The Indignant and the Unemployed
The most serious problem is still unemployment, particularly among the young. No fewer than 46 percent of Spaniards under 25 lack jobs. "The job market is in serious trouble," says Garicano, though this isn't exactly news ."We've been living with high unemployment for many years. That's sad, but our social cohesion is still strong." Family structures are intact, in other words, and they can absorb the jobless.
Garicano compares the current recession to the one in 1976: The latest downswing drained the economy of about 10 percent of its jobs. Thirty years ago it was 14 percent, and the recovery took 13 years. Spain has survived worse. "We're a very resilient society," says Garicano.
But young Spaniards are at their wits' end -- as this year's protests by the so-called " indignados" in Madrid have shown. Spanish unemployment is not only due to the crisis, though: During the real-estate boom, many young people quit school because jobs in construction were so attractive. Now those jobs are gone.
Outgoing Prime Minister Zapatero reacted to the high unemployment by relaxing Spain's relatively strong protection measures against layoffs. The idea was to encourage companies to hire young Spaniards without resorting to disadvantageous fixed-term contracts.

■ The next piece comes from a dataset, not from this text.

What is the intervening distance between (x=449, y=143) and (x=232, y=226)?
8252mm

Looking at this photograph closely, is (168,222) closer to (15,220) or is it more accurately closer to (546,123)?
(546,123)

Reducing the country's budget deficit likewise remains a challenge, as does preventing the collapse of a banking sector still reeling from the real estate crisis. The country's budget deficit remains high, at 9 percent of GDP -- will more than the 3 percent allowed by EU rules. Spain's largely autonomous regions, which retain significant control ovver their own budgets, remain an Achilles heel and are responsible for more than half of the budget deficit. But conservative politicians have been winning back power in the region and seem open to increased austerity.
Garicano says that the Spanish population is also largely unopposed to further reform. Spain recently raised the retirement age to 67, he points out, and the protests were minimal. He hopes that, once conservative leader Mariano Rajoy gets elected, markets will give Spain a breather.
Controversial as the notion may be in Berlin, Garicano, for his part, sees no other choice. By joining the euro, he says, Spain "has become a sort of Third-World nation, because we borrow money in a currency which we no longer control." Now, he says, it is up to the ECB and Germany's central bank to demonstrate that they will not tolerate a Spanish insolvency.
"We will do our part," he says. "They have to do theirs."